Exercise aim:
Repeat exactly, and only, the lines from the one containing "request_url: https://www.google.com/recaptcha/api2/aframe" through the end of the records.

Data supplied:
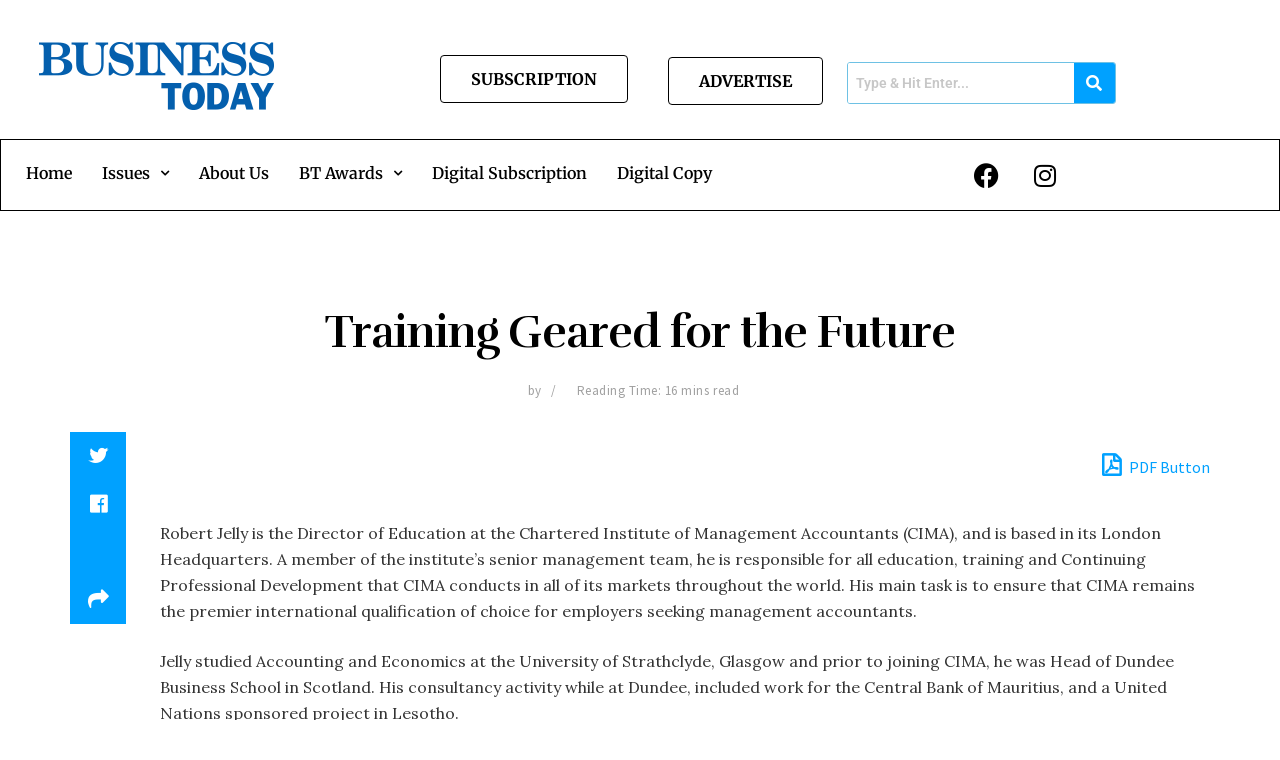

--- FILE ---
content_type: text/html; charset=utf-8
request_url: https://www.google.com/recaptcha/api2/aframe
body_size: 268
content:
<!DOCTYPE HTML><html><head><meta http-equiv="content-type" content="text/html; charset=UTF-8"></head><body><script nonce="QOv1nqho9NJTxeUZB6IyvA">/** Anti-fraud and anti-abuse applications only. See google.com/recaptcha */ try{var clients={'sodar':'https://pagead2.googlesyndication.com/pagead/sodar?'};window.addEventListener("message",function(a){try{if(a.source===window.parent){var b=JSON.parse(a.data);var c=clients[b['id']];if(c){var d=document.createElement('img');d.src=c+b['params']+'&rc='+(localStorage.getItem("rc::a")?sessionStorage.getItem("rc::b"):"");window.document.body.appendChild(d);sessionStorage.setItem("rc::e",parseInt(sessionStorage.getItem("rc::e")||0)+1);localStorage.setItem("rc::h",'1768996533956');}}}catch(b){}});window.parent.postMessage("_grecaptcha_ready", "*");}catch(b){}</script></body></html>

Task result:
request_url: https://www.google.com/recaptcha/api2/aframe
body_size: 268
content:
<!DOCTYPE HTML><html><head><meta http-equiv="content-type" content="text/html; charset=UTF-8"></head><body><script nonce="QOv1nqho9NJTxeUZB6IyvA">/** Anti-fraud and anti-abuse applications only. See google.com/recaptcha */ try{var clients={'sodar':'https://pagead2.googlesyndication.com/pagead/sodar?'};window.addEventListener("message",function(a){try{if(a.source===window.parent){var b=JSON.parse(a.data);var c=clients[b['id']];if(c){var d=document.createElement('img');d.src=c+b['params']+'&rc='+(localStorage.getItem("rc::a")?sessionStorage.getItem("rc::b"):"");window.document.body.appendChild(d);sessionStorage.setItem("rc::e",parseInt(sessionStorage.getItem("rc::e")||0)+1);localStorage.setItem("rc::h",'1768996533956');}}}catch(b){}});window.parent.postMessage("_grecaptcha_ready", "*");}catch(b){}</script></body></html>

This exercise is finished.